The American Association for the Study of Liver Diseases (AASLD) recommends that «in order for a biopsy to be considered appropriate, it should be taken with a 16 caliber needle, be 2-3cm in length, and contain at least 11 complete portal tracts that enable adequate histologic classification of the parenchyma». However, few percutaneous samples meet these criteria in clinical practice, as shown in a study by Regev et al. published in 2002. They based their analysis on samples of patients with chronic hepatitis C taken from the left and right hepatic lobes and determined that biopsy had a high rate of inter-individual sampling error. They demonstrated histologic grading and staging differences (33.1%) in a large proportion of them, but with uncommon discrepancies in more than one stage or grade.7 This variability increased up to 60.2% in small biopsy samples (1.5cm) and to 86.6% in those of 1cm (p<0.001),8 with a mean difference of 2.4±2.1 for the necroinflammatory activity and 0.6±0.9 for fibrosis, with an r=0.53, p<0.01 and r=0.62, p<0.0001, respectively.9 Other studies have demonstrated a 30% disagreement in the histopathologic staging in relation to the analysis of biopsies taken from the right and left hepatic lobes of patients with nonalcoholic fatty liver disease.

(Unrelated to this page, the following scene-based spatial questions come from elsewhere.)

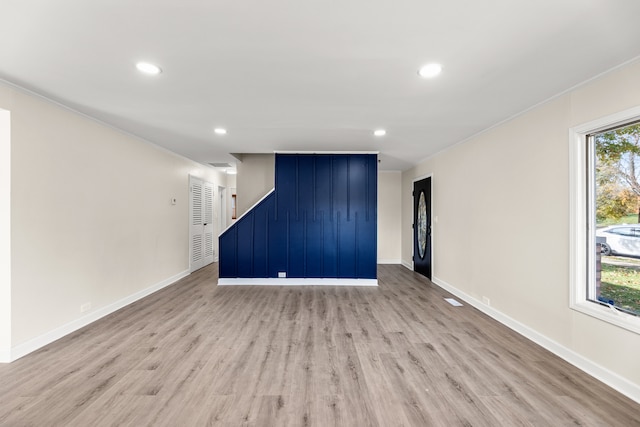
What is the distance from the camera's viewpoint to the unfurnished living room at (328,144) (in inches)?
69.1

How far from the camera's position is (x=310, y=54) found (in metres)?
1.97

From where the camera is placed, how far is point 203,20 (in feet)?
5.36

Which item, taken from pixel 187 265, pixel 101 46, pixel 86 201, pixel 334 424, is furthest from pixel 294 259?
pixel 101 46

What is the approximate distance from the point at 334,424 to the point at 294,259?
347 cm

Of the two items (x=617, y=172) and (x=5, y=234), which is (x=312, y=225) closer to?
(x=5, y=234)

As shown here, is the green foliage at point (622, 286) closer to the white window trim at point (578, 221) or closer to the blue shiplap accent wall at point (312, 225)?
the white window trim at point (578, 221)

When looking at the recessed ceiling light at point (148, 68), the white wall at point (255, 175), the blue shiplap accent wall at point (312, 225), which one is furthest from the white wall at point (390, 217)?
the recessed ceiling light at point (148, 68)

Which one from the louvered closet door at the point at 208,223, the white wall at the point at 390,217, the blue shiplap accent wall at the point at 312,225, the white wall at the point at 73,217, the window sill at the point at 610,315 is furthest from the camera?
the white wall at the point at 390,217

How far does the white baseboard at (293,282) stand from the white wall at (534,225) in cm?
160

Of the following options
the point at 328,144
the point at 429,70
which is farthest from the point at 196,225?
the point at 429,70

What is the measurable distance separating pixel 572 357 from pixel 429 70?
2739mm

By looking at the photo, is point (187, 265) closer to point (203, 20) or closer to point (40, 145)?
point (40, 145)

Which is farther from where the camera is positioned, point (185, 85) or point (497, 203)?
point (497, 203)

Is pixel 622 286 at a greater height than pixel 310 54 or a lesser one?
lesser
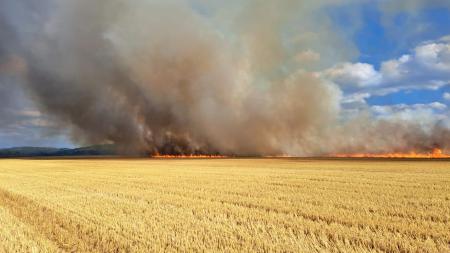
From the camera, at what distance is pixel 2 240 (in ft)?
24.6

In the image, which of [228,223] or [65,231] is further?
[228,223]

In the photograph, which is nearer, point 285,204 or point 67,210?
point 67,210

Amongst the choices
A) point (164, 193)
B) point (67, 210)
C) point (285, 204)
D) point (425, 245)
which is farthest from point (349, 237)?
point (164, 193)

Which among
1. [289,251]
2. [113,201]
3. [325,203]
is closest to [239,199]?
[325,203]

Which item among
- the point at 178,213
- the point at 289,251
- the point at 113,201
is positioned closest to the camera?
the point at 289,251

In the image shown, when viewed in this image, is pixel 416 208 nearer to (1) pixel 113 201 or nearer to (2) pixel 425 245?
(2) pixel 425 245

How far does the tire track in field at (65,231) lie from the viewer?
6.88m

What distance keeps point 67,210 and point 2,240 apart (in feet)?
10.7

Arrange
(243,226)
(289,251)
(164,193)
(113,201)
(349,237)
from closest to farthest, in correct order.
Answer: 1. (289,251)
2. (349,237)
3. (243,226)
4. (113,201)
5. (164,193)

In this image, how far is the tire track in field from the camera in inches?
271

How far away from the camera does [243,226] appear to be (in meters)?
8.28

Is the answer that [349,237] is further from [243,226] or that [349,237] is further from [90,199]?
[90,199]

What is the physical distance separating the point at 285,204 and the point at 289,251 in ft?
17.1

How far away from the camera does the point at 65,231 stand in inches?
319
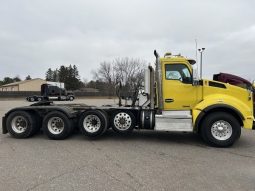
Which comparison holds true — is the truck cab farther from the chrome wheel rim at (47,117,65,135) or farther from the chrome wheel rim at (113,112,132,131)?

Obtaining a sample of adequate size (> 1cm in length with>10 portal tracts)10 greatly reduces sampling error, considering that around 1/50,000 of the hepatic mass is retrieved.11 The article by Regev et al. may not be one of the most outstanding, but it is one of the most cited in recent reviews related to biomarkers.7 They point out the same disadvantage of biopsy, and the authors also coincide on the problem of sampling variability, which should be taken into account when making decisions as to patient treatment and outcome.

Other disadvantages, such as its invasive character, poor sample quality, and tissue size (variation coefficient of 45-35%) make biopsy non-reproducible in relation to length.11 Furthermore, it is a histologic evaluation that strictly depends on the experience of the pathologist (observer error).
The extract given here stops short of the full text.